Antalya’da 2014 Mart’ında yapılan yerel seçimlerden sonra sürekli olarak parti değiştirmeler tartışılıyor.

Büyükşehir Belediye başkanlığı koltuğuna yeniden AK Partili Menderes Türel’in oturmasıyla dengeler ciddi anlamda değişti.

CHP ve MHP’den gelen meclis üyeleriyle AK Parti gücüne güç kattı. AK Partili belediyeler bununa birlikte daha çok hizmet üretmeye başladı. Tüm bunlar haliyle çıtayı yükseltmelerini sağladı. Durum böyle olunca muhalefet partilerinde, özellikle de CHP’de huzursuzluk baş gösterdi. Kan kaybının önüne geçemeyen CHP’liler hep eski takım arkadaşlarını suçladı. Kimisini ihanetle, kimisini oy hırsızlığıyla hedef haline getirdiler.

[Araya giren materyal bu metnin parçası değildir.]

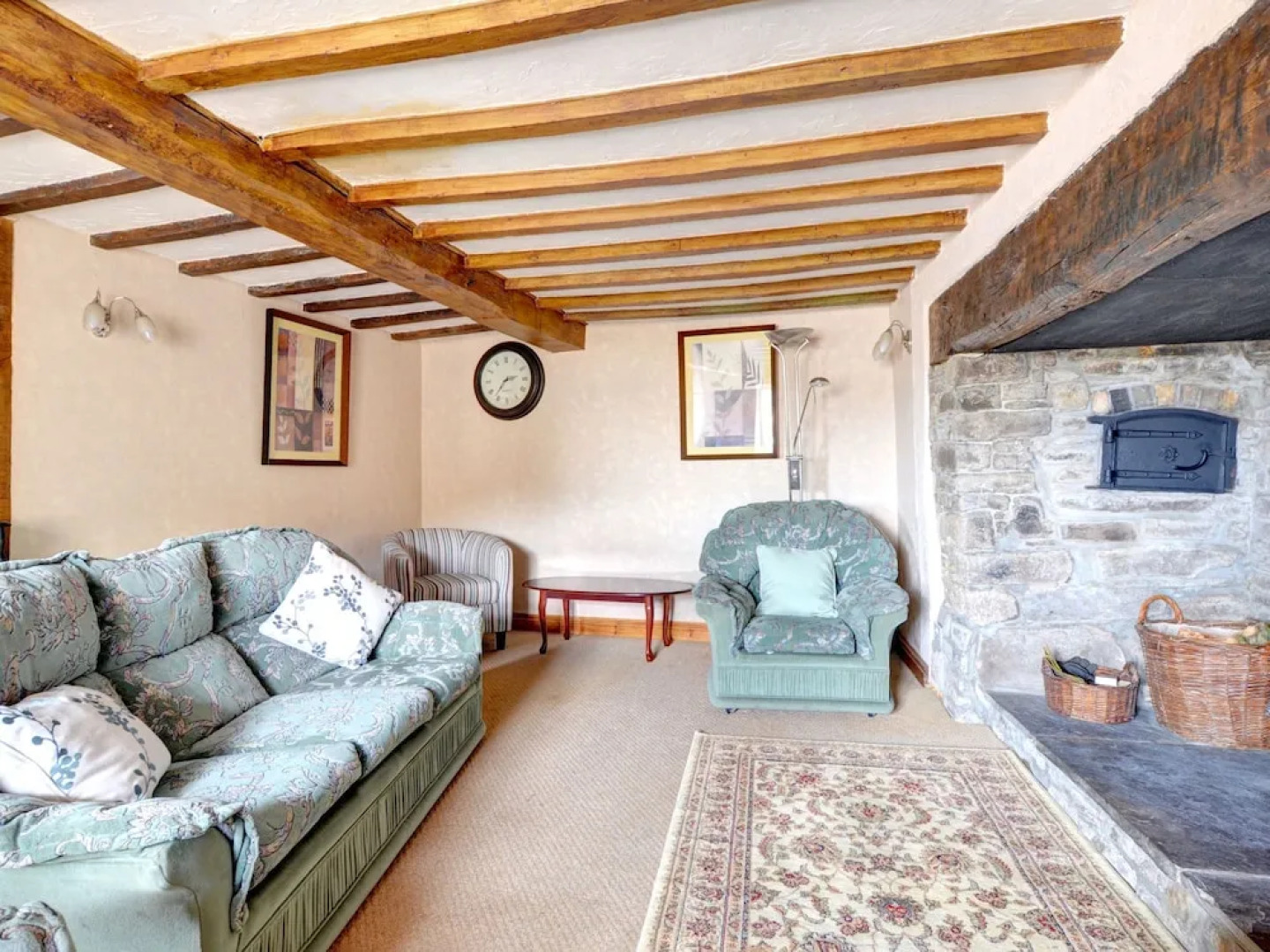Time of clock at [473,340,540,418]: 2:36
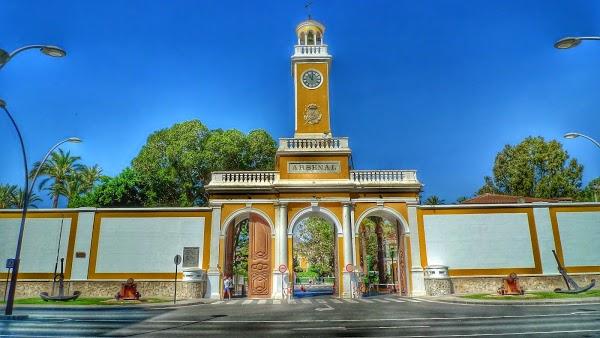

Ama bir kez olsun “Bu arkadaşlar neden ayrılıyor? Neden başka partide siyaset yapmak istiyorlar?” demediler. Demedikleri için ise sürekli olarak arkadaşlarını suçlayarak kolay olan yolu seçtiler.

CHP’de siyaset yapmak gerçekten zor. Sürekli bir tartışma, sürekli bir kavga. Birbirinin kuyusunu kazmalar… Özetle, parti içi muhalefete zaman ayırdıkları kadar hizmete ayırsalar durum çok farklı olur. Ancak hep birbirleriyle didişmeyi, birbirlerini suçlamayı uygun görürler. Böyle olunca hizmet için gelen, hizmet için siyaset yapanlar ayrılmayı seçiyor. Bunu da en uygun partide yapmak istiyorlar. O da AK Parti’dir.

 

Eto’o’yu hedef mi gösterdim?
Dün ‘Eto’o oynamadı sonuç böyle oldu’ köşe yazıma bazı eleştiriler geldi. Beni eleştiren arkadaşlar, Samuel Eto’o’yu hedef gösterdiğimi ima etti. Ancak yazı dikkatlice okunursa Eto’o’nun bu takım için ne kadar önemli ve vazgeçilmez olduğunu yazdığımı görürler. Ben Eto’o’nun attığı, attırdığı gollerle Antalyaspor’un en büyük kozu olduğunu ifade etmiştim. O oynarsa Antalyaspor daha rahat sonuca gidiyor, daha rahat kazanıyor. Sustuğunda ise Antalyaspor’un kazanması deyim yerindeyse mucizeye kalıyor. Bunu da bir kez daha belirtmekte yarar gördüğüm için kaleme aldım.

Kalın sağlıcakla.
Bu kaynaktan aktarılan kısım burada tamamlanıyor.